Activation of Ca2+‐activated K+ channels by an increase in intracellular Ca2+ induced by depolarization of mouse skeletal muscle fibres

Abstract

1 Ionic currents were simultaneously recorded at macroscopic and unitary level using the whole-cell and cell-attached patch-clamp procedures together on the same portion of isolated mouse skeletal muscle fibres. 2 In the presence of Tyrode solution in the patch pipette and Tyrode-TTX solution in the bath, macroscopic and unitary currents through delayed rectifier K⁺ channels were simultaneously recorded in response to depolarizing pulses of 1 s duration. 3 In five fibres, successive long-lasting incremental depolarizing levels induced, at -40 mV or -30 mV, the opening of a high conductance channel carrying an outward current superimposed on delayed rectifier K⁺ channel activity.

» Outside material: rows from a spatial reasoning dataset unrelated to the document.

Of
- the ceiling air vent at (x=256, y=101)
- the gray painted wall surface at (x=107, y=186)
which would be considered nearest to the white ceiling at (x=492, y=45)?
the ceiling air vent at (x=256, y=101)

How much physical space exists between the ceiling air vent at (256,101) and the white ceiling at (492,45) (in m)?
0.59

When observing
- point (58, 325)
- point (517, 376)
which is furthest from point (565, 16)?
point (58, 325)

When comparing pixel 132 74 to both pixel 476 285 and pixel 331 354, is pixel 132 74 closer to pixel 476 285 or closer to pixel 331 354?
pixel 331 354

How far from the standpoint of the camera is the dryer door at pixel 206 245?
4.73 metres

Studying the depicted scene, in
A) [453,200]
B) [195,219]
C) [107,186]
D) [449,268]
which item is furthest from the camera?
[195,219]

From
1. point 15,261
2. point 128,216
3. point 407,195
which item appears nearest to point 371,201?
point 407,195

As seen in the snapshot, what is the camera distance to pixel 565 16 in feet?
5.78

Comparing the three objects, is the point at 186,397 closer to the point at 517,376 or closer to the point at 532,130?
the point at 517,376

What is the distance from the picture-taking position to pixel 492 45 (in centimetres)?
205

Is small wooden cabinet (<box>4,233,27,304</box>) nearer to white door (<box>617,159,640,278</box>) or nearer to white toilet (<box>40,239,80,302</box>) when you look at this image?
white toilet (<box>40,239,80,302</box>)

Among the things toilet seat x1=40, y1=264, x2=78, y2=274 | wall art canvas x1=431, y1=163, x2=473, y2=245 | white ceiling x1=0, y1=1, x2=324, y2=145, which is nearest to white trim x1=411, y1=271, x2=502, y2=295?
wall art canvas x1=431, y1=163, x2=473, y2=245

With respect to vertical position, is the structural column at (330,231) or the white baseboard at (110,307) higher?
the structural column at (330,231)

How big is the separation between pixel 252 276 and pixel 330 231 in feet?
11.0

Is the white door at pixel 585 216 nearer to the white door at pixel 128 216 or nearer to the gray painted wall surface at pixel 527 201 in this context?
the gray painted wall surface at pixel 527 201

Opening of this high conductance channel was not observed when the depolarization steps were applied in the patch pipette. 4 Using the same depolarizing protocol, activation of a high conductance channel was also observed in two fibres in the presence of a K⁺-rich solution in the pipette (145 mm K⁺). 5 With either Tyrode or K⁺-rich solution in the pipette, unitary current amplitudes of the high conductance channel matched well with the values obtained for Ca²⁺-activated K⁺ (K_Ca) channels in inside-out patches under similar ionic conditions. 6 Indo-1 fluorescence measurements showed that the stimulation protocol that led to K_Ca channel opening induced stepwise increases in intracellular [Ca²⁺] in the submicromolar range. 7 Our results provide evidence that activation of sarcolemmal K_Ca channels can be induced by a rise in intracellular [Ca²⁺] following voltage-activated sarcoplasmic reticulum Ca²⁺ release.